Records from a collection
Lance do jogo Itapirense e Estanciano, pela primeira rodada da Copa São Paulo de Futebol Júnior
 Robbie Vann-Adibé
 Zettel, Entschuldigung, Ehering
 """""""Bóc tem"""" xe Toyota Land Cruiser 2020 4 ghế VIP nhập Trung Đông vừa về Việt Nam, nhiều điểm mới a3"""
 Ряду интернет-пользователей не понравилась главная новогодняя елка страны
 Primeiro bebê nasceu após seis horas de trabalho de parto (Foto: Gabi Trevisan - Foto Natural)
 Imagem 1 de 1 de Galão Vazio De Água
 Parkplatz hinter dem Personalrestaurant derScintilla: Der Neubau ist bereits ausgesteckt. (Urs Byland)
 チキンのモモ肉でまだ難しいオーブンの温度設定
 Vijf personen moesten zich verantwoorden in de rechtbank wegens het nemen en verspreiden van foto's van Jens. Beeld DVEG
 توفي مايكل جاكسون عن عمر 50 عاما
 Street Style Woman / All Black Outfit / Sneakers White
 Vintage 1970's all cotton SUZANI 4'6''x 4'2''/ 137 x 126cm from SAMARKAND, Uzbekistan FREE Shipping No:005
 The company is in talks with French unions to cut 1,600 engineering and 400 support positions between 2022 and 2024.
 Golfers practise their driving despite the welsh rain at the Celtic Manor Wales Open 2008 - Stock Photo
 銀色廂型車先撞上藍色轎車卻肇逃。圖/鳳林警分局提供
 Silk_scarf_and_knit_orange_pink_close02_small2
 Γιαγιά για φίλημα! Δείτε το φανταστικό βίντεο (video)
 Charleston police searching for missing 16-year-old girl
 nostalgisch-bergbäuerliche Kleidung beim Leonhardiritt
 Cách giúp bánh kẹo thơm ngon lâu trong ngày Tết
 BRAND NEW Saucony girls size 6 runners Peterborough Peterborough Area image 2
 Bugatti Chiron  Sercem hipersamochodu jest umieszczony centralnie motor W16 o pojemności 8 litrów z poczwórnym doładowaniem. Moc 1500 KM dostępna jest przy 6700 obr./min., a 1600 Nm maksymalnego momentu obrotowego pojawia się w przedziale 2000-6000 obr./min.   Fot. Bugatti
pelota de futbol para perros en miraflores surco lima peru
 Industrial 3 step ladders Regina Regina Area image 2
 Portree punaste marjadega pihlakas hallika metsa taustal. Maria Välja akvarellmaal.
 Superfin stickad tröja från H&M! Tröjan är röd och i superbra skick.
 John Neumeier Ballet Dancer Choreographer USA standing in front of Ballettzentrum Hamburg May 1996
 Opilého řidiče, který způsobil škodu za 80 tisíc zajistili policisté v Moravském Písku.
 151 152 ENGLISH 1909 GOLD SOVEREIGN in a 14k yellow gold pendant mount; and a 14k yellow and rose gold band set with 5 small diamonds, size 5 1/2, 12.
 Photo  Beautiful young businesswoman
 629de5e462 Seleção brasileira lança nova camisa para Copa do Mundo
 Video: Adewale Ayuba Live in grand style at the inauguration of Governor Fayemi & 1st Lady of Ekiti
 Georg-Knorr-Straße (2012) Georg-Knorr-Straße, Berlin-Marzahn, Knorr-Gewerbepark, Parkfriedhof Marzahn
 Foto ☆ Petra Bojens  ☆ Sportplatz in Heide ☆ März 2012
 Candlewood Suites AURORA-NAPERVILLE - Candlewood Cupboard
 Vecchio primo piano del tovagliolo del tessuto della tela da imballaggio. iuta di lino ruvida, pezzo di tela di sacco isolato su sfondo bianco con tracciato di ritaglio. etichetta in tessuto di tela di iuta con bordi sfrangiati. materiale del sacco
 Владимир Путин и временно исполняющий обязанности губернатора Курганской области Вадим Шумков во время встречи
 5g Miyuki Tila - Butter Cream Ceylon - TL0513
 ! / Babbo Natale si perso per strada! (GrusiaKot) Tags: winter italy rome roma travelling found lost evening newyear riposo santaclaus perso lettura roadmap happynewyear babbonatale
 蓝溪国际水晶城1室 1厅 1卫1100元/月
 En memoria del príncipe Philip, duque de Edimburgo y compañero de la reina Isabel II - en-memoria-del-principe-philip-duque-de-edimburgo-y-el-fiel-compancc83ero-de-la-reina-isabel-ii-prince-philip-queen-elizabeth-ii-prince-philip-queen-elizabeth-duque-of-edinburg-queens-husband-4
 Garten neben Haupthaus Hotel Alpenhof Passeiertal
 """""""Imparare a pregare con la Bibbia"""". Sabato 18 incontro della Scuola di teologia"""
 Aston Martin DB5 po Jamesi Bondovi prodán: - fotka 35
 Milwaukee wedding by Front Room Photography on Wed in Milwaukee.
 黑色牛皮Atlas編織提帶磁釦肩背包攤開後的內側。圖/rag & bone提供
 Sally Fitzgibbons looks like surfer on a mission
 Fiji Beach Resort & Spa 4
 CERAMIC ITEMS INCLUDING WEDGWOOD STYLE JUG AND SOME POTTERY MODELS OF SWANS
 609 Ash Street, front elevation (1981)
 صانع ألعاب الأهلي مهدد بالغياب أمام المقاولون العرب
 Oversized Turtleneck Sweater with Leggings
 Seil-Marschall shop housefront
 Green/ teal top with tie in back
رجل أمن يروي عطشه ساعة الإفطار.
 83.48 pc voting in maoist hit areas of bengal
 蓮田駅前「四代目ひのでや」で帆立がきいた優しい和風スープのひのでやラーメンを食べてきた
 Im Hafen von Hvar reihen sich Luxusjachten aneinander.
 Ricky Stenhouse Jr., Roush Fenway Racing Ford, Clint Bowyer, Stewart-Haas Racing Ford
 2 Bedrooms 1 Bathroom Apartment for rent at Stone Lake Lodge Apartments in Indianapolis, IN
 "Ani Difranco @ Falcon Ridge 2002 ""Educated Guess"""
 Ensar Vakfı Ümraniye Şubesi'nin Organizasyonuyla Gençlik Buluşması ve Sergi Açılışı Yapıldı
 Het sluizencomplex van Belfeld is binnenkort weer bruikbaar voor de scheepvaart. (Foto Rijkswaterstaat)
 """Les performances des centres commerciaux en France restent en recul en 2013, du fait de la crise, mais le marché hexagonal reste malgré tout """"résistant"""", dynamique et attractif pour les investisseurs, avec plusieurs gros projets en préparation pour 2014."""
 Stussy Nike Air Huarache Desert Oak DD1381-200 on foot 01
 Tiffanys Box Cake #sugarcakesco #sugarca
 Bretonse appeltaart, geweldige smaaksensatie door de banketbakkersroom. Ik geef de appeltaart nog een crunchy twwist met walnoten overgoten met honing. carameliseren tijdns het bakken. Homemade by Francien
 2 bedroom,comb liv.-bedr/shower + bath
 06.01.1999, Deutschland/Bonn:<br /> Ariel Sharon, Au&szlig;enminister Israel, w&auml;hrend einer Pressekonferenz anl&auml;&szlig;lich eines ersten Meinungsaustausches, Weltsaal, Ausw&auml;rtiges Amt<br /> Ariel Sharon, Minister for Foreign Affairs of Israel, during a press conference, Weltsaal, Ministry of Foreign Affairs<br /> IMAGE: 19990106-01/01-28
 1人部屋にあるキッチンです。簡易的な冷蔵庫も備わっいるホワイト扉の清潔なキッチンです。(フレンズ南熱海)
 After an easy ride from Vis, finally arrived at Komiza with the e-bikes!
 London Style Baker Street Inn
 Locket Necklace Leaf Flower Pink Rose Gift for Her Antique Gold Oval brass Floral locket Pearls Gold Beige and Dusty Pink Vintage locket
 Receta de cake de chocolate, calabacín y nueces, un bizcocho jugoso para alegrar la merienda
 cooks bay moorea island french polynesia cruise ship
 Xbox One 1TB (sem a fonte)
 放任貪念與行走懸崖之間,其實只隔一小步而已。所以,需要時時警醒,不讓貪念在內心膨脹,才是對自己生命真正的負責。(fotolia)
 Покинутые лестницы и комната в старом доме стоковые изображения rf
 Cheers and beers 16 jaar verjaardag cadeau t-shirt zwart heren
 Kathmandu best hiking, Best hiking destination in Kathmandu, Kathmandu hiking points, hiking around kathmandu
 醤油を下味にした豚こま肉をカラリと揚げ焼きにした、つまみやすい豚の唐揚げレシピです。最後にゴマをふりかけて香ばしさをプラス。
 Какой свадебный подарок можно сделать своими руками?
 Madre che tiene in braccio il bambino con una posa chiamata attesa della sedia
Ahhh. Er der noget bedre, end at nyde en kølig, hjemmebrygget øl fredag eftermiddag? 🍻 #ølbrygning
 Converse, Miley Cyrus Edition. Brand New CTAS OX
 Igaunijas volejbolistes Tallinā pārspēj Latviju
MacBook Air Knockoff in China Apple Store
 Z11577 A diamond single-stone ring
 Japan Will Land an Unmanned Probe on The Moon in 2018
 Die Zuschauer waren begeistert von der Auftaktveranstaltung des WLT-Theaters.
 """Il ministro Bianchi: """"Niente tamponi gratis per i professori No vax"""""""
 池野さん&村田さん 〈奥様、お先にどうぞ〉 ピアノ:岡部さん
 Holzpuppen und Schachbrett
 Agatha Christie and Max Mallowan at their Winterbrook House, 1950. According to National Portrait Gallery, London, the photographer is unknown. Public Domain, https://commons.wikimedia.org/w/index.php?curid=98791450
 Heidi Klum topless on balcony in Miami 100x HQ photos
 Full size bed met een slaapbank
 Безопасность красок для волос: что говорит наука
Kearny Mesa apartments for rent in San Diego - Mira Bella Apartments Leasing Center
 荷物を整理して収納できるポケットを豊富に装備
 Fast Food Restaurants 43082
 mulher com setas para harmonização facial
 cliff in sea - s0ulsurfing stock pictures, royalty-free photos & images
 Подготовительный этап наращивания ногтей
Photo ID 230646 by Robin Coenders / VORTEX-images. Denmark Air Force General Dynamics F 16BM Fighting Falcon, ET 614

- [What to produce]
Proceeding from the line containing "Cách giúp bánh" through the line containing "Vecchio primo piano", transcribe the lines above exactly, both end lines included.

- [Response to the exercise]
 Cách giúp bánh kẹo thơm ngon lâu trong ngày Tết
 BRAND NEW Saucony girls size 6 runners Peterborough Peterborough Area image 2
 Bugatti Chiron  Sercem hipersamochodu jest umieszczony centralnie motor W16 o pojemności 8 litrów z poczwórnym doładowaniem. Moc 1500 KM dostępna jest przy 6700 obr./min., a 1600 Nm maksymalnego momentu obrotowego pojawia się w przedziale 2000-6000 obr./min.   Fot. Bugatti
pelota de futbol para perros en miraflores surco lima peru
 Industrial 3 step ladders Regina Regina Area image 2
 Portree punaste marjadega pihlakas hallika metsa taustal. Maria Välja akvarellmaal.
 Superfin stickad tröja från H&M! Tröjan är röd och i superbra skick.
 John Neumeier Ballet Dancer Choreographer USA standing in front of Ballettzentrum Hamburg May 1996
 Opilého řidiče, který způsobil škodu za 80 tisíc zajistili policisté v Moravském Písku.
 151 152 ENGLISH 1909 GOLD SOVEREIGN in a 14k yellow gold pendant mount; and a 14k yellow and rose gold band set with 5 small diamonds, size 5 1/2, 12.
 Photo  Beautiful young businesswoman
 629de5e462 Seleção brasileira lança nova camisa para Copa do Mundo
 Video: Adewale Ayuba Live in grand style at the inauguration of Governor Fayemi & 1st Lady of Ekiti
 Georg-Knorr-Straße (2012) Georg-Knorr-Straße, Berlin-Marzahn, Knorr-Gewerbepark, Parkfriedhof Marzahn
 Foto ☆ Petra Bojens  ☆ Sportplatz in Heide ☆ März 2012
 Candlewood Suites AURORA-NAPERVILLE - Candlewood Cupboard
 Vecchio primo piano del tovagliolo del tessuto della tela da imballaggio. iuta di lino ruvida, pezzo di tela di sacco isolato su sfondo bianco con tracciato di ritaglio. etichetta in tessuto di tela di iuta con bordi sfrangiati. materiale del sacco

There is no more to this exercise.